▶ **DOCUMENT SEGMENT**:
____

= James L. Baughman =

American historian

James L. Baughman (January 10, 1952 - March 26, 2016) was an American mass communication historian, and the Fetzer-Bascom Professor in the School of Journalism and Mass Communication at the University of Wisconsin-Madison.

== Early life and education ==

James L. Baughman was born in Warren, Ohio on January 10, 1952, the son of Lewis E. and Ann B. Baughman. Baughman grew up in Warren and attended the Warren City Schools. He was a lifelong and passionate fan of the Cleveland Indians.

Baughman received his BA in history from Harvard University in 1974. He attended graduate school at Columbia University, where he obtained his M.A., M.Phil and Ph.D. degrees, all in history. His doctoral adviser at Columbia was the renowned historian William E. Leuchtenburg.

== Academic career ==

James Baughman taught at the University of Wisconsin-Madison from 1979 until 2016. He served as Director of the School of Journalism and Mass Communication from 2003 to 2009. An exceptionally popular professor with students, he won the Chancellor's Distinguished Teaching Award in 2003. He looked the part of a professor, always wearing a jacket and tie to class. He smoked a pipe and liked to tell funny stories or do impressions of historical figures over a glass of scotch. He believed deeply in the power of the written word. When students or friends experienced major life challenges or traumatic events, he always encouraged them to "write about it."

____

▶ **DIRECTIONS**:
• A. Reproduce the passage of the James L. Baughman biography from "James L. Baughman (January" up to and including "the Cleveland Indians.".
• B. According to the James L. Baughman biography, who was his doctoral adviser at Columbia University?

____

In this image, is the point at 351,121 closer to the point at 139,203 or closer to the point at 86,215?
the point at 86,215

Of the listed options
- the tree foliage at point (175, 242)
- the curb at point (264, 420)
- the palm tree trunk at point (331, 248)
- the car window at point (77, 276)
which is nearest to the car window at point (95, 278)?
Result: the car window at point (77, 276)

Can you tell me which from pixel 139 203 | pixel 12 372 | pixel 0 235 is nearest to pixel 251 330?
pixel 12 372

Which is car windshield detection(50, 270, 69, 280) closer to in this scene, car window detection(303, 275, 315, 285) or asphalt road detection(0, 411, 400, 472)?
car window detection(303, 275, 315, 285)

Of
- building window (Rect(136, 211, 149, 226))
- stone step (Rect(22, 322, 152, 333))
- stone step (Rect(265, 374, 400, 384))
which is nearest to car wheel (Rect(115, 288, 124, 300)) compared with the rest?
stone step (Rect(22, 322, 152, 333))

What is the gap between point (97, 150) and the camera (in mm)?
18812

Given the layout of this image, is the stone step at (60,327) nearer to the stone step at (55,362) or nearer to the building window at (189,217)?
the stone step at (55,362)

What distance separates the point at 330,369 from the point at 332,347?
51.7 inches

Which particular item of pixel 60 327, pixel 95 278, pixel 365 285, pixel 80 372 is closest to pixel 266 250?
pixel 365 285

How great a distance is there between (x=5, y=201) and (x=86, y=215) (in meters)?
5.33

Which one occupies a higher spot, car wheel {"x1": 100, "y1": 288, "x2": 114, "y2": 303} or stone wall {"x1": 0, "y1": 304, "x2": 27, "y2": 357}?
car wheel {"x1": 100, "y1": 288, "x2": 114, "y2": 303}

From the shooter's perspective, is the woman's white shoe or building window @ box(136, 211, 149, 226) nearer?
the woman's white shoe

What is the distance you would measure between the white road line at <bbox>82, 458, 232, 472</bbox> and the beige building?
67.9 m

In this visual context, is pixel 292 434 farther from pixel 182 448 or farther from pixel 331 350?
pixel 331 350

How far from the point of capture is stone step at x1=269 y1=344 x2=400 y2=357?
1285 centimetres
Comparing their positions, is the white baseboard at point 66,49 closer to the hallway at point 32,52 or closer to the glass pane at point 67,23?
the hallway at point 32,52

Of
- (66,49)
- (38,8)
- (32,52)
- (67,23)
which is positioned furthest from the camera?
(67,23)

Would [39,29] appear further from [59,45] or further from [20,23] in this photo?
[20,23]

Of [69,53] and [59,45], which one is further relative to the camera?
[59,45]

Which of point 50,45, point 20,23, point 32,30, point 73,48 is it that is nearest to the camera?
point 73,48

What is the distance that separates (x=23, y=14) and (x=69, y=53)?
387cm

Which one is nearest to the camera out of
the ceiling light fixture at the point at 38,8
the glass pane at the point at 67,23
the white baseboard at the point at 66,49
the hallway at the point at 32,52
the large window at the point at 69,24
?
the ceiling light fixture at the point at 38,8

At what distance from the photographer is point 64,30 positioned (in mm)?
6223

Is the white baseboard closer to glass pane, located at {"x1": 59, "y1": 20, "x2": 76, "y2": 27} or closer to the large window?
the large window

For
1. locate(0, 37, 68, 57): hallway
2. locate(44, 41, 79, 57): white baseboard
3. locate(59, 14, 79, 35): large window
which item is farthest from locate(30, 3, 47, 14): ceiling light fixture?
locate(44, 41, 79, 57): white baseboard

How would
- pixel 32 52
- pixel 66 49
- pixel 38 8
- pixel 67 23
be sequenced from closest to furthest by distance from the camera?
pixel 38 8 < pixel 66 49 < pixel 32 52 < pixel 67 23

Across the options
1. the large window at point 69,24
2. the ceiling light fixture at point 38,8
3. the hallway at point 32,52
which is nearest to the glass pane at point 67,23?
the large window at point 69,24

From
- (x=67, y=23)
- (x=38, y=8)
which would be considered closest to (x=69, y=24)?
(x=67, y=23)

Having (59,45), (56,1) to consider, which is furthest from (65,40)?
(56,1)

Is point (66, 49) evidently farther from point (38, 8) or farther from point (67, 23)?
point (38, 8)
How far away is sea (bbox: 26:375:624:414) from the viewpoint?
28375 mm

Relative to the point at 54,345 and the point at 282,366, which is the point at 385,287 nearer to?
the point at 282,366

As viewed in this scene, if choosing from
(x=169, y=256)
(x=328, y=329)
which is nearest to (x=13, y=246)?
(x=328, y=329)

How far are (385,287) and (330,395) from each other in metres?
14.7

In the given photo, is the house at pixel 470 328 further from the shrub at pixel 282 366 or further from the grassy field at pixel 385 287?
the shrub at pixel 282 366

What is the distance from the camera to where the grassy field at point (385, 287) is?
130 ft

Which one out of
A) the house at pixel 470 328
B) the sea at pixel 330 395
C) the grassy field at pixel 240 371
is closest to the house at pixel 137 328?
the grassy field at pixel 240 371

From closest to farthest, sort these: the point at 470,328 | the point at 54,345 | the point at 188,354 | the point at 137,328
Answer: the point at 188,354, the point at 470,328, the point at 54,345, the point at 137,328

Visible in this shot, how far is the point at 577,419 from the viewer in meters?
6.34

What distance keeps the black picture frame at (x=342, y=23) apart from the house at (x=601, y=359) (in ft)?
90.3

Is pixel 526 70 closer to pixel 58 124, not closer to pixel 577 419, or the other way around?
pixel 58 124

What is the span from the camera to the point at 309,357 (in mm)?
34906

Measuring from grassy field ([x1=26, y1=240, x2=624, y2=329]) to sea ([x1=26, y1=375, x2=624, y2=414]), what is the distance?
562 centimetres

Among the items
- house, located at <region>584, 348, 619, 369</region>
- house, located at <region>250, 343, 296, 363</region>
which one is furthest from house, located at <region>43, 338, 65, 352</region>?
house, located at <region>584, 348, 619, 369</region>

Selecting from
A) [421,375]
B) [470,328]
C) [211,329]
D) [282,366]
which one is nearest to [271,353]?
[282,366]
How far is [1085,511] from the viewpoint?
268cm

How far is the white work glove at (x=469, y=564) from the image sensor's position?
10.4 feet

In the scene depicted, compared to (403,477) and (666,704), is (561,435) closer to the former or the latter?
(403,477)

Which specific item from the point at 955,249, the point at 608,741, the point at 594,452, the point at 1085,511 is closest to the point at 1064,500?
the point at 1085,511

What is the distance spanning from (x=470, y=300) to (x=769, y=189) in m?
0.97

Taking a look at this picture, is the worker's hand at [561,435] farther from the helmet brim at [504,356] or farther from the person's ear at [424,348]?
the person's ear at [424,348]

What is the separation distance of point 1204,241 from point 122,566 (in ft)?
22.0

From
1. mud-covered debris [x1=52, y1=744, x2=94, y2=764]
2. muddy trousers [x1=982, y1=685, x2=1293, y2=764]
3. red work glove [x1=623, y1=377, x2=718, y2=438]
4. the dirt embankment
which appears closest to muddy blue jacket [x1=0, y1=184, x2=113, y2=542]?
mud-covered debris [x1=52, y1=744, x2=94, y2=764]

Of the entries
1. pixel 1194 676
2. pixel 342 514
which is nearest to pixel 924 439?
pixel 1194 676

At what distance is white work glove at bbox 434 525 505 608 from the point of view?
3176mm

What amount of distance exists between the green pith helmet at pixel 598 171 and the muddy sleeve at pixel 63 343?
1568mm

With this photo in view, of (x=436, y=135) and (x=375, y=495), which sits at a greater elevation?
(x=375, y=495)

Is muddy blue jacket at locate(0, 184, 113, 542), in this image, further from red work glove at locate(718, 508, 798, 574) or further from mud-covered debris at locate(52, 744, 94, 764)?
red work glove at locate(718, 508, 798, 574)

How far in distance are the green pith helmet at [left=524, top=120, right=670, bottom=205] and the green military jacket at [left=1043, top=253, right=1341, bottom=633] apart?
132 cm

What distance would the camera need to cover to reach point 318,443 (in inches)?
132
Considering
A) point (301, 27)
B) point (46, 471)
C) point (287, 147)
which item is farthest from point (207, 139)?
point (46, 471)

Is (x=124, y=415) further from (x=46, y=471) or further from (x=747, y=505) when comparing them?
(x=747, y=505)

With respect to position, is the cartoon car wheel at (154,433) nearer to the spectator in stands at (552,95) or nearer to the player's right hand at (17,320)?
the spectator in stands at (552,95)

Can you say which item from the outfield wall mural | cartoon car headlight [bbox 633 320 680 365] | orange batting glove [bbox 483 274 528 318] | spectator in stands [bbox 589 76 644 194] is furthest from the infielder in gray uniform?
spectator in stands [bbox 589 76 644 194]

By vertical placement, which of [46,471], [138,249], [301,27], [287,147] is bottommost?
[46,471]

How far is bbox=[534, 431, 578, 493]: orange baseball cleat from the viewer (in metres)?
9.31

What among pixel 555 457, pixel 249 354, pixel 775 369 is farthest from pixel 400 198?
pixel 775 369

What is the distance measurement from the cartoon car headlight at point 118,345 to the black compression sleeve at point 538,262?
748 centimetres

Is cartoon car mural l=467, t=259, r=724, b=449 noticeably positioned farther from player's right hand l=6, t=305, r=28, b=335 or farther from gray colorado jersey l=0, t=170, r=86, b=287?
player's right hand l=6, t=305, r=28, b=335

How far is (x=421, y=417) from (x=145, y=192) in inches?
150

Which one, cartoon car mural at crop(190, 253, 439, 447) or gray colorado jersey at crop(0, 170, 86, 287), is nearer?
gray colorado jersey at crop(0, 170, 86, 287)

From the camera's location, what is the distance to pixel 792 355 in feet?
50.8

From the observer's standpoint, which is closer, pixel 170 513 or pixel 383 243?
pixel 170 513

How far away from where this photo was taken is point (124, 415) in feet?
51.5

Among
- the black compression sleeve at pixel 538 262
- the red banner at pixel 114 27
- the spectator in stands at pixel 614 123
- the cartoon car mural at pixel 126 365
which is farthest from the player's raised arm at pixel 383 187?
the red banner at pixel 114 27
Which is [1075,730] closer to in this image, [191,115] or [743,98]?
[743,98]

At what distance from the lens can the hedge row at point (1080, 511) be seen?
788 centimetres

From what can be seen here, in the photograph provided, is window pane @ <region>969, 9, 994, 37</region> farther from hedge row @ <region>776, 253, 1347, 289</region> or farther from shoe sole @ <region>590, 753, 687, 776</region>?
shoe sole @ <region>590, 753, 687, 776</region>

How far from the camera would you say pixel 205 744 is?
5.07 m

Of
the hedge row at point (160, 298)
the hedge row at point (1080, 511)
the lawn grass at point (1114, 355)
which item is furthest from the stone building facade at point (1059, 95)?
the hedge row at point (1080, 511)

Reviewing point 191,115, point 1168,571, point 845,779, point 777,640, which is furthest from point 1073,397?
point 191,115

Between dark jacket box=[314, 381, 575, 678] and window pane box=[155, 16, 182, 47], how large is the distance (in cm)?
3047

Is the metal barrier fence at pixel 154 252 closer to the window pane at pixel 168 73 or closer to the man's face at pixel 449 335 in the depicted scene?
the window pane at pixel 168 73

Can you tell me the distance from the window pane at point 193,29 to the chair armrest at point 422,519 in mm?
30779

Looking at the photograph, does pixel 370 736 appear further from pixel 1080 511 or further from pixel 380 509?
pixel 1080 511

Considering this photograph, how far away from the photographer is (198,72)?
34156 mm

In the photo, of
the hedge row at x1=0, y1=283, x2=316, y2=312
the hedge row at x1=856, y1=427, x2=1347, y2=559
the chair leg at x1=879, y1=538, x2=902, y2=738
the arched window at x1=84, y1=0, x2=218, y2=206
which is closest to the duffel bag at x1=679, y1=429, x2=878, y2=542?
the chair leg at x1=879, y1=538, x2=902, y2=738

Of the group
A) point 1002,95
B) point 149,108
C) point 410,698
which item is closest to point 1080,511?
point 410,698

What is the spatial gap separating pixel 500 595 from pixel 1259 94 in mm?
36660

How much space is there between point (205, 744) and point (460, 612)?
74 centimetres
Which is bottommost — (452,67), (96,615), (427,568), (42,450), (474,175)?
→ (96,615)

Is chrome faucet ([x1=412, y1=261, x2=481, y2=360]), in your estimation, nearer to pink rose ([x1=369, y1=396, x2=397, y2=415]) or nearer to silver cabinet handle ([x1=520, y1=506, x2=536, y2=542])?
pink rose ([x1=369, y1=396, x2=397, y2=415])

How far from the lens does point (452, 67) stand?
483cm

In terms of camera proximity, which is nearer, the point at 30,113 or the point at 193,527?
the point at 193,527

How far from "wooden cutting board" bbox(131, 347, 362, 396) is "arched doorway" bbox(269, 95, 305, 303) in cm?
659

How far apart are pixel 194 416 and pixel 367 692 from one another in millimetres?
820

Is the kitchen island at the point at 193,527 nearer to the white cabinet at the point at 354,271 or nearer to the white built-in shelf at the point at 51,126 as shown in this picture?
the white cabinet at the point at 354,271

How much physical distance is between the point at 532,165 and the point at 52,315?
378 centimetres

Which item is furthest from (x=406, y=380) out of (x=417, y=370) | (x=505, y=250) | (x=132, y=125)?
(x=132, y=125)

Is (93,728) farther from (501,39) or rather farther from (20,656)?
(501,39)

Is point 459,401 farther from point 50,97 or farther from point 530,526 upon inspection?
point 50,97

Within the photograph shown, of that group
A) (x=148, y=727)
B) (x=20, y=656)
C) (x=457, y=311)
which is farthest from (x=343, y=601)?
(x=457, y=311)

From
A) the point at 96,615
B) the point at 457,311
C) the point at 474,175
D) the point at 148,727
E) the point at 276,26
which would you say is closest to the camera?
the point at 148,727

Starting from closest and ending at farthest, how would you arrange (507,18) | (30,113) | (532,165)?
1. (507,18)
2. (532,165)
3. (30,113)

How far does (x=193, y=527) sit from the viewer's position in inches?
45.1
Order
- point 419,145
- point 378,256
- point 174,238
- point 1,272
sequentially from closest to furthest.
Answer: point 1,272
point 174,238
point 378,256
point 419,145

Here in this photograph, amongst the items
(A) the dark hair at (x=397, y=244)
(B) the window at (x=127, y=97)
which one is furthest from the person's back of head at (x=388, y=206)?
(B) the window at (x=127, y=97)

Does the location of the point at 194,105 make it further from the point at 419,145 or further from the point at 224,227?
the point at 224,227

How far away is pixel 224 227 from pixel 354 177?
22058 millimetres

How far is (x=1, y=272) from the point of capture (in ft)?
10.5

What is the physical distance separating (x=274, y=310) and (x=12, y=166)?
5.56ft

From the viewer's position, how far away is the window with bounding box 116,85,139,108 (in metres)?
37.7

____

▶ **SET OF ANSWERS**:
• A.
James L. Baughman (January 10, 1952 - March 26, 2016) was an American mass communication historian, and the Fetzer-Bascom Professor in the School of Journalism and Mass Communication at the University of Wisconsin-Madison.

== Early life and education ==

James L. Baughman was born in Warren, Ohio on January 10, 1952, the son of Lewis E. and Ann B. Baughman. Baughman grew up in Warren and attended the Warren City Schools. He was a lifelong and passionate fan of the Cleveland Indians.

• B. William E. Leuchtenburg